Preschool Promise News Article

Unsung heroes of child care

Dayton Daily News - April 26, 2020
 
Robyn Lightcap is executive director of Learn to Earn Dayton. 
 
If you are not an essential worker who needs child care, you may not know that nearly 70 child care pandemic centers across Montgomery County are up and running. They’re ensuring that an estimated 800 doctors, nurses, grocery clerks, warehouse workers, nursing home staff and first-responders can be on the job.

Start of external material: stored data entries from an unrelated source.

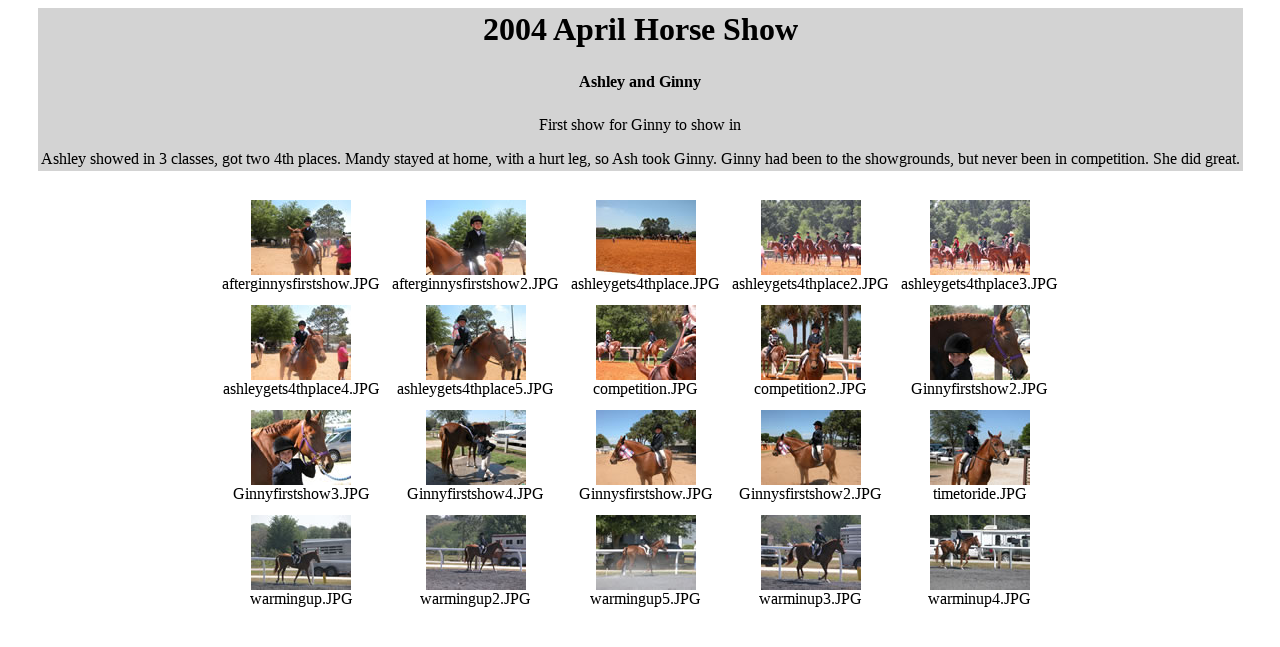

--- FILE ---
content_type: text/html
request_url: http://daveharper.com/photos/2004AprilHorseShow/index.htm
body_size: 757
content:
<html>
<head>
<title>2004 April Horse Show</title>
<meta http-equiv="Content-Type" content="text/html; charset=">
</head>
<body bgcolor="#FFFFFF">
<center>
  <table bgcolor="lightgrey" border=0>
    <tr>
      <td align="center">
<h1>2004 April Horse Show</h1></td>
</tr>

<tr>
      <td align="center">
<h4>Ashley and Ginny</h4></td>
</tr>

<tr>
      <td align="center">
        <p>First show for Ginny to show in</p>
        <p>Ashley showed in 3 classes, got two 4th places. Mandy stayed at home, 
          with a hurt leg, so Ash took Ginny. Ginny had been to the showgrounds, 
          but never been in competition. She did great. </p>
      </td>
</tr></table><br>
<table align=center border=0 cellspacing=10>
<tr valign="bottom"><td align="center"><a href="pages/afterginnysfirstshow_JPG.htm"><img src="thumbnails/afterginnysfirstshow_JPG.jpg" border=0 width="100" height="75"></a>
<br>
afterginnysfirstshow.JPG</td>
<td align="center"><a href="pages/afterginnysfirstshow2_JPG.htm"><img src="thumbnails/afterginnysfirstshow2_JPG.jpg" border=0 width="100" height="75"></a>
<br>
afterginnysfirstshow2.JPG</td>
<td align="center"><a href="pages/ashleygets4thplace_JPG.htm"><img src="thumbnails/ashleygets4thplace_JPG.jpg" border=0 width="100" height="75"></a>
<br>
ashleygets4thplace.JPG</td>
<td align="center"><a href="pages/ashleygets4thplace2_JPG.htm"><img src="thumbnails/ashleygets4thplace2_JPG.jpg" border=0 width="100" height="75"></a>
<br>
ashleygets4thplace2.JPG</td>
<td align="center"><a href="pages/ashleygets4thplace3_JPG.htm"><img src="thumbnails/ashleygets4thplace3_JPG.jpg" border=0 width="100" height="75"></a>
<br>
ashleygets4thplace3.JPG</td>
</tr>

<tr valign="bottom"><td align="center"><a href="pages/ashleygets4thplace4_JPG.htm"><img src="thumbnails/ashleygets4thplace4_JPG.jpg" border=0 width="100" height="75"></a>
<br>
ashleygets4thplace4.JPG</td>
<td align="center"><a href="pages/ashleygets4thplace5_JPG.htm"><img src="thumbnails/ashleygets4thplace5_JPG.jpg" border=0 width="100" height="75"></a>
<br>
ashleygets4thplace5.JPG</td>
<td align="center"><a href="pages/competition_JPG.htm"><img src="thumbnails/competition_JPG.jpg" border=0 width="100" height="75"></a>
<br>
competition.JPG</td>
<td align="center"><a href="pages/competition2_JPG.htm"><img src="thumbnails/competition2_JPG.jpg" border=0 width="100" height="75"></a>
<br>
competition2.JPG</td>
<td align="center"><a href="pages/Ginnyfirstshow2_JPG.htm"><img src="thumbnails/Ginnyfirstshow2_JPG.jpg" border=0 width="100" height="75"></a>
<br>
Ginnyfirstshow2.JPG</td>
</tr>

<tr valign="bottom"><td align="center"><a href="pages/Ginnyfirstshow3_JPG.htm"><img src="thumbnails/Ginnyfirstshow3_JPG.jpg" border=0 width="100" height="75"></a>
<br>
Ginnyfirstshow3.JPG</td>
<td align="center"><a href="pages/Ginnyfirstshow4_JPG.htm"><img src="thumbnails/Ginnyfirstshow4_JPG.jpg" border=0 width="100" height="75"></a>
<br>
Ginnyfirstshow4.JPG</td>
<td align="center"><a href="pages/Ginnysfirstshow_JPG.htm"><img src="thumbnails/Ginnysfirstshow_JPG.jpg" border=0 width="100" height="75"></a>
<br>
Ginnysfirstshow.JPG</td>
<td align="center"><a href="pages/Ginnysfirstshow2_JPG.htm"><img src="thumbnails/Ginnysfirstshow2_JPG.jpg" border=0 width="100" height="75"></a>
<br>
Ginnysfirstshow2.JPG</td>
<td align="center"><a href="pages/timetoride_JPG.htm"><img src="thumbnails/timetoride_JPG.jpg" border=0 width="100" height="75"></a>
<br>
timetoride.JPG</td>
</tr>

<tr valign="bottom"><td align="center"><a href="pages/warmingup_JPG.htm"><img src="thumbnails/warmingup_JPG.jpg" border=0 width="100" height="75"></a>
<br>
warmingup.JPG</td>
<td align="center"><a href="pages/warmingup2_JPG.htm"><img src="thumbnails/warmingup2_JPG.jpg" border=0 width="100" height="75"></a>
<br>
warmingup2.JPG</td>
<td align="center"><a href="pages/warmingup5_JPG.htm"><img src="thumbnails/warmingup5_JPG.jpg" border=0 width="100" height="75"></a>
<br>
warmingup5.JPG</td>
<td align="center"><a href="pages/warminup3_JPG.htm"><img src="thumbnails/warminup3_JPG.jpg" border=0 width="100" height="75"></a>
<br>
warminup3.JPG</td>
<td align="center"><a href="pages/warminup4_JPG.htm"><img src="thumbnails/warminup4_JPG.jpg" border=0 width="100" height="75"></a>
<br>
warminup4.JPG</td>
</tr>
</table>
</center>
</body>
</html>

Dozens upon dozens of child care professionals are taking incredible personal risk to care for babies, toddlers and school-age children — and to help them keep developing and learning even as their normal routines have been turned upside down. (Incidentally, these employees don’t have the security of having certified personal protective equipment even as small children can’t possibly be expected to practice social distancing.) Despite the all-important work that they’re doing, many child care programs are struggling to meet payroll. Under new and necessary state regulations, they must have higher teacher-child ratios, and they are severely limited in the number of children they can have in a classroom or defined space. These changes are a double-whammy, significantly raising the cost of doing business.

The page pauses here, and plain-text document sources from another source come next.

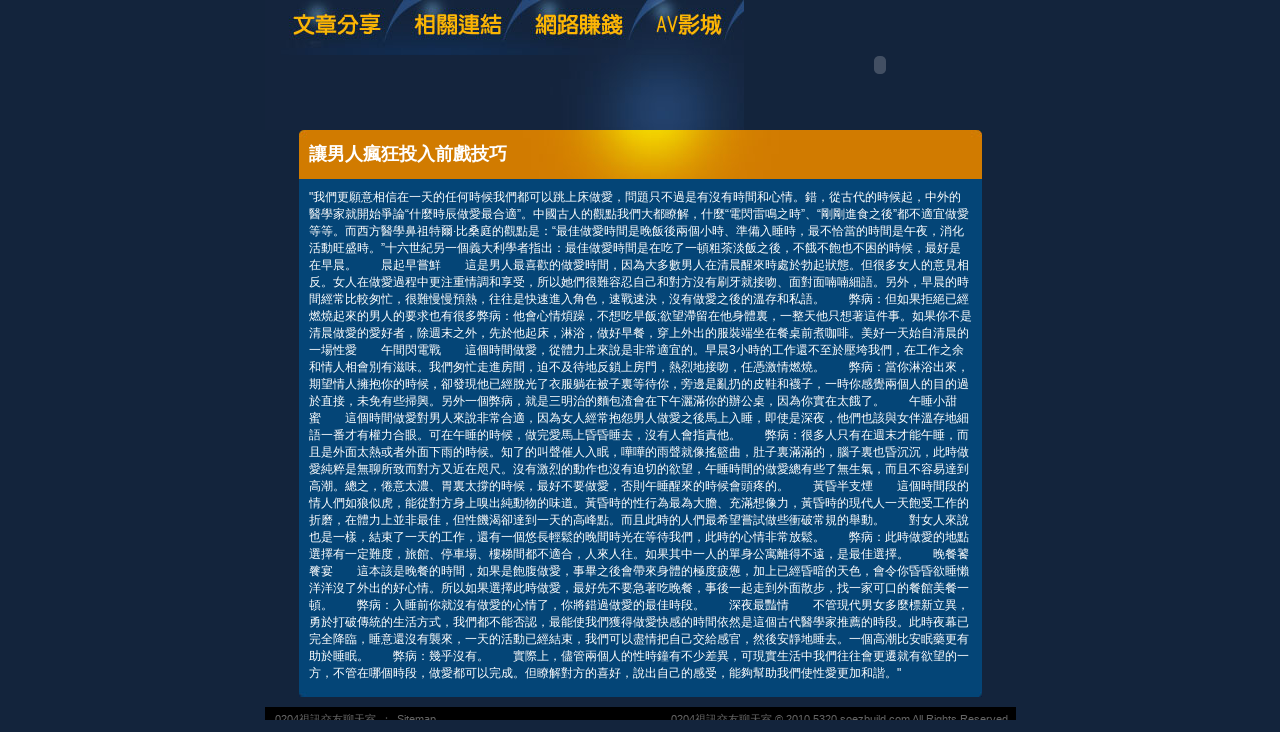

--- FILE ---
content_type: text/html; charset=utf-8
request_url: http://5320.soezbuild.com/?opc=a057
body_size: 10182
content:
<!DOCTYPE html PUBLIC "-//W3C//DTD XHTML 1.0 Transitional//EN" "http://www.w3.org/TR/xhtml1/DTD/xhtml1-transitional.dtd"><html xmlns="http://www.w3.org/1999/xhtml"><!-- InstanceBegin template="/Templates/doc.dwt" codeOutsideHTMLIsLocked="false" --><head><meta http-equiv="Content-Type" content="text/html; charset=utf-8" /><!-- InstanceBeginEditable name="doctitle" --><meta name="keywords" content="寫真美女,嘟嘟成人" ><meta name="description" content="本站內容包含正妹聊天、1007視訊，未滿１８歲成人者請勿進入本站。}" ><title>讓男人瘋狂投入前戲技巧 - 0204視訊交友聊天室</title><!-- InstanceEndEditable --><link href="/templates/OP006/style.css" rel="stylesheet" type="text/css" /><script type="text/javascript"><!--function MM_preloadImages() {   var d=document; if(d.images){ if(!d.MM_p) d.MM_p=new Array();    var i,j=d.MM_p.length,a=MM_preloadImages.arguments; for(i=0; i<a.length; i++)    if (a[i].indexOf("#")!=0){ d.MM_p[j]=new Image; d.MM_p[j++].src=a[i];}}}function MM_swapImgRestore() {   var i,x,a=document.MM_sr; for(i=0;a&&i<a.length&&(x=a[i])&&x.oSrc;i++) x.src=x.oSrc;}function MM_findObj(n, d) {   var p,i,x;  if(!d) d=document; if((p=n.indexOf("?"))>0&&parent.frames.length) {    d=parent.frames[n.substring(p+1)].document; n=n.substring(0,p);}  if(!(x=d[n])&&d.all) x=d.all[n]; for (i=0;!x&&i<d.forms.length;i++) x=d.forms[i][n];  for(i=0;!x&&d.layers&&i<d.layers.length;i++) x=MM_findObj(n,d.layers[i].document);  if(!x && d.getElementById) x=d.getElementById(n); return x;}function MM_swapImage() {   var i,j=0,x,a=MM_swapImage.arguments; document.MM_sr=new Array; for(i=0;i<(a.length-2);i+=3)   if ((x=MM_findObj(a[i]))!=null){document.MM_sr[j++]=x; if(!x.oSrc) x.oSrc=x.src; x.src=a[i+2];}}//--></script><script src="/templates/OP006/js/AC_RunActiveContent.js" type="text/javascript"></script><!-- InstanceBeginEditable name="head" --><!-- InstanceEndEditable --></head><body onload="MM_preloadImages('/templates/OP006/images/m_doc2.jpg','/templates/OP006/images/m_link2.jpg','/templates/OP006/images/m_money2.jpg','/templates/OP006/images/m_av2.jpg')"><table width="750" border="0" align="center" cellpadding="0" cellspacing="0" class="container">  <tr>    <td><table width="100%" border="0" cellspacing="0" cellpadding="0">      <tr>        <td><a href="./?opc=doc1"><img src="/templates/OP006/images/m_doc.jpg" name="m1" width="138" height="55" id="m1" onmouseover="MM_swapImage('m1','','/templates/OP006/images/m_doc2.jpg',1)" onmouseout="MM_swapImgRestore()" /></a><a href="./?opc=link"><img src="/templates/OP006/images/m_link.jpg" name="m2" width="119" height="55" id="m2" onmouseover="MM_swapImage('m2','','/templates/OP006/images/m_link2.jpg',1)" onmouseout="MM_swapImgRestore()" /></a><a href="./?opc=money"><img src="/templates/OP006/images/m_money.jpg" name="m3" width="124" height="55" id="m3" onmouseover="MM_swapImage('m3','','/templates/OP006/images/m_money2.jpg',1)" onmouseout="MM_swapImgRestore()" /></a><a href="http://1799.free758.info/VIDEO/index.phtml" target="_blank"><img src="/templates/OP006/images/m_av.jpg" name="m4" width="98" height="55" id="m4" onmouseover="MM_swapImage('m4','','/templates/OP006/images/m_av2.jpg',1)" onmouseout="MM_swapImgRestore()" /></a></td>        <td rowspan="2"><script type="text/javascript">AC_FL_RunContent( 'codebase','http://download.macromedia.com/pub/shockwave/cabs/flash/swflash.cab#version=9,0,28,0','width','272','height','130','src','/templates/OP006/images/logo','quality','high','pluginspage','http://www.adobe.com/shockwave/download/download.cgi?P1_Prod_Version=ShockwaveFlash','movie','/templates/OP006/images/logo' ); //end AC code</script><noscript><object classid="clsid:D27CDB6E-AE6D-11cf-96B8-444553540000" codebase="http://download.macromedia.com/pub/shockwave/cabs/flash/swflash.cab#version=9,0,28,0" width="272" height="130">          <param name="movie" value="/templates/OP006/images/logo.swf" />          <param name="quality" value="high" />          <embed src="/templates/OP006/images/logo.swf" quality="high" pluginspage="http://www.adobe.com/shockwave/download/download.cgi?P1_Prod_Version=ShockwaveFlash" type="application/x-shockwave-flash" width="272" height="130"></embed>        </object></noscript></td>      </tr>      <tr>        <td><img src="/templates/OP006/images/pic1b.jpg" width="479" height="75" /></td>        </tr>    </table></td>  </tr>  <tr>    <td style="padding-bottom:10px;"><table width="683" border="0" align="center" cellpadding="0" cellspacing="0" bgcolor="#044577">      <tr>        <td height="49" background="/templates/OP006/images/c_1.jpg" style="padding-left:10px;"><h1><!-- InstanceBeginEditable name="EditRegion3" -->讓男人瘋狂投入前戲技巧<!-- InstanceEndEditable --></h1></td>      </tr>      <tr>        <td style="padding:10px;"><!-- InstanceBeginEditable name="EditRegion4" -->"我們更願意相信在一天的任何時候我們都可以跳上床做愛，問題只不過是有沒有時間和心情。錯，從古代的時候起，中外的醫學家就開始爭論“什麼時辰做愛最合適”。中國古人的觀點我們大都瞭解，什麼“電閃雷鳴之時”、“剛剛進食之後”都不適宜做愛等等。而西方醫學鼻祖特爾·比桑庭的觀點是：“最佳做愛時間是晚飯後兩個小時、準備入睡時，最不恰當的時間是午夜，消化活動旺盛時。”十六世紀另一個義大利學者指出：最佳做愛時間是在吃了一頓粗茶淡飯之後，不餓不飽也不困的時候，最好是在早晨。　　晨起早嘗鮮　　這是男人最喜歡的做愛時間，因為大多數男人在清晨醒來時處於勃起狀態。但很多女人的意見相反。女人在做愛過程中更注重情調和享受，所以她們很難容忍自己和對方沒有刷牙就接吻、面對面喃喃細語。另外，早晨的時間經常比較匆忙，很難慢慢預熱，往往是快速進入角色，速戰速決，沒有做愛之後的溫存和私語。　　弊病：但如果拒絕已經燃燒起來的男人的要求也有很多弊病：他會心情煩躁，不想吃早飯;欲望滯留在他身體裏，一整天他只想著這件事。如果你不是清晨做愛的愛好者，除週末之外，先於他起床，淋浴，做好早餐，穿上外出的服裝端坐在餐桌前煮咖啡。美好一天始自清晨的一場性愛　　午間閃電戰　　這個時間做愛，從體力上來說是非常適宜的。早晨3小時的工作還不至於壓垮我們，在工作之余和情人相會別有滋味。我們匆忙走進房間，迫不及待地反鎖上房門，熱烈地接吻，任憑激情燃燒。　　弊病：當你淋浴出來，期望情人擁抱你的時候，卻發現他已經脫光了衣服躺在被子裏等待你，旁邊是亂扔的皮鞋和襪子，一時你感覺兩個人的目的過於直接，未免有些掃興。另外一個弊病，就是三明治的麵包渣會在下午灑滿你的辦公桌，因為你實在太餓了。　　午睡小甜蜜　　這個時間做愛對男人來說非常合適，因為女人經常抱怨男人做愛之後馬上入睡，即使是深夜，他們也該與女伴溫存地細語一番才有權力合眼。可在午睡的時候，做完愛馬上昏昏睡去，沒有人會指責他。　　弊病：很多人只有在週末才能午睡，而且是外面太熱或者外面下雨的時候。知了的叫聲催人入眠，嘩嘩的雨聲就像搖籃曲，肚子裏滿滿的，腦子裏也昏沉沉，此時做愛純粹是無聊所致而對方又近在咫尺。沒有激烈的動作也沒有迫切的欲望，午睡時間的做愛總有些了無生氣，而且不容易達到高潮。總之，倦意太濃、胃裏太撐的時候，最好不要做愛，否則午睡醒來的時候會頭疼的。　　黃昏半支煙　　這個時間段的情人們如狼似虎，能從對方身上嗅出純動物的味道。黃昏時的性行為最為大膽、充滿想像力，黃昏時的現代人一天飽受工作的折磨，在體力上並非最佳，但性饑渴卻達到一天的高峰點。而且此時的人們最希望嘗試做些衝破常規的舉動。　　對女人來說也是一樣，結束了一天的工作，還有一個悠長輕鬆的晚間時光在等待我們，此時的心情非常放鬆。　　弊病：此時做愛的地點選擇有一定難度，旅館、停車場、樓梯間都不適合，人來人往。如果其中一人的單身公寓離得不遠，是最佳選擇。　　晚餐饕餮宴　　這本該是晚餐的時間，如果是飽腹做愛，事畢之後會帶來身體的極度疲憊，加上已經昏暗的天色，會令你昏昏欲睡懶洋洋沒了外出的好心情。所以如果選擇此時做愛，最好先不要急著吃晚餐，事後一起走到外面散步，找一家可口的餐館美餐一頓。　　弊病：入睡前你就沒有做愛的心情了，你將錯過做愛的最佳時段。　　深夜最豔情　　不管現代男女多麼標新立異，勇於打破傳統的生活方式，我們都不能否認，最能使我們獲得做愛快感的時間依然是這個古代醫學家推薦的時段。此時夜幕已完全降臨，睡意還沒有襲來，一天的活動已經結束，我們可以盡情把自己交給感官，然後安靜地睡去。一個高潮比安眠藥更有助於睡眠。　　弊病：幾乎沒有。　　實際上，儘管兩個人的性時鐘有不少差異，可現實生活中我們往往會更遷就有欲望的一方，不管在哪個時段，做愛都可以完成。但瞭解對方的喜好，說出自己的感受，能夠幫助我們使性愛更加和諧。"<!-- InstanceEndEditable --></td>      </tr>      <tr>        <td><img src="/templates/OP006/images/c_2.jpg" width="683" height="5" /></td>      </tr>    </table></td>  </tr>   <tr><td bgcolor="#000000"class="footer"><div align="center" style="float:left"><a href="./">0204視訊交友聊天室</a>：<a href="./?opc=sitemap">Sitemap</a></div>0204視訊交友聊天室 © 2010 5320.soezbuild.com All Rights Reserved. </td>  </tr></table><div class="sexad"> 　 </div></body><!-- InstanceEnd --></html>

Meanwhile, their staff are so low-paid that, if you account for supplemental federal unemployment benefits, many child care workers would earn more by being laid-off.

Let’s also not forget the child care professionals who have been laid off. Many of them are still waiting to hear if and when they’ll receive unemployment benefits. They desperately miss their children and families, who may be difficult to reach because they lack Internet access. Furthermore, these workers don’t know if they’ll have a job when the pandemic ends. Like so many other low-margin operations, child care programs that have closed will invariably struggle to start back up.

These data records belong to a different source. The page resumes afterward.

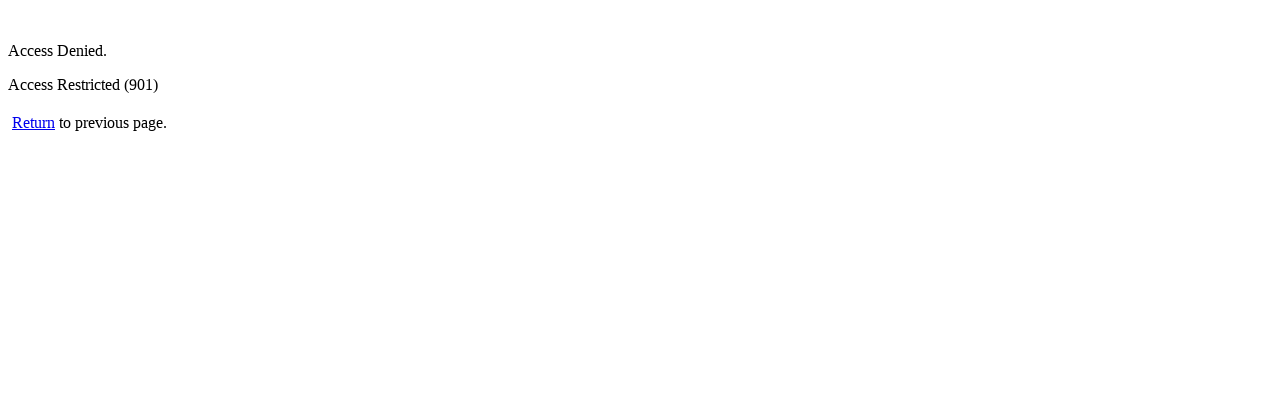

--- FILE ---
content_type: text/html;charset=UTF-8
request_url: https://www.canpku.org/Drive-to-Thrive
body_size: 1661
content:
<!DOCTYPE html>
	<html lang="en">
	<head>
	<meta charset="utf-8">
	<meta http-equiv="X-UA-Compatible" content="IE=edge">
	<meta name="viewport" content="width=device-width, initial-scale=1">
	<!-- layoutnoheader: The above 3 meta tags *must* come first in the head; any other head content must come *after* these tags -->
	
	
	
	
	<script src="https://kit.fontawesome.com/635ebb1c2d.js" crossorigin="anonymous"></script>
	
	  <!-- Bootstrap -->
	  <link rel="stylesheet" href="../_data/global/themes/MobilePro2/styles/bootstrap.min.css" type="text/css" media="screen, projection"/>
	  <link rel="stylesheet" href="/_data/global/themes/MobilePro2/styles/normalize.min.css" media="screen" >
	  <link rel="stylesheet" href="/_data/global/themes/MobilePro2/styles/nav-style.css?v=1" media="screen" >
	  <link rel="stylesheet" href="/_data/global/themes/MobilePro2/styles/custom.css?v=1" type="text/css" media="screen" />
	  <link rel="stylesheet" href="/_data/global/styles/main.css?v=1" type="text/css" />
	
		<script src="/_includes/jquery/1.11.3/jquery.min.js"></script>
	
	</head>
	<body>
	<br clear="all">
	<div class="container">
	

<!-- Start Custom Error File -->

	
	
	
	<div id="publicerror">
	<p>
	
	
	<span class="publicHeader">Access Denied.</span>
	
	<p class="contentBold">Access Restricted (901)</p>
	
	
	<table cellspacing="2" cellpadding="2" border="0">
	
	
	
			<tr>
			    <td class="content"><a href="javascript:history.go(-1)">Return</a> to previous page.<br></td>
			</tr>
	
	</table>
	</div>

<!-- End Custom Error File --> 
	</div>
	<br clear="all">
	
	<!-- Include all compiled plugins (below), or include individual files as needed --> 
	<script src="../_data/global/themes/MobilePro2/scripts/bootstrap.min.js"></script> 
	
	</body>
	</html>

In spite of all this heartache, fear and uncertainty, child care workers are carrying on.

Whether they’re working at a pandemic center or laid off, many teachers are doing their best to support children and families. Preschool Promise has been advocating fiercely for these critical professionals and the families they serve.

  • Thanks to the COVID-19 Response Fund of Greater Dayton (led by The Dayton Foundation and United Way of Greater Dayton), PNC Grow Up Great, and The Frank M. Tait Foundation, we’re providing scholarships to families of essential workers who earn too much to get state child care financial assistance.
  • We’re linking child care programs to experts on Small Business Administration loans, unemployment benefits, the new federal CARES Act and more.
  • We’re advocating for child care providers at the state level, explaining how regulations are playing out on the ground and why the state must do more to financially support pandemic centers and programs that have closed.
  • We’re using social media to provide tips to child care staff about the need to take care of their physical and mental well-being. 
  • We are immensely grateful to our state, county and local leaders who are managing the COVID-19 crisis. We also owe a huge debt of gratitude to those helping essential workers stay in their jobs by loving, protecting and, yes, still teaching children.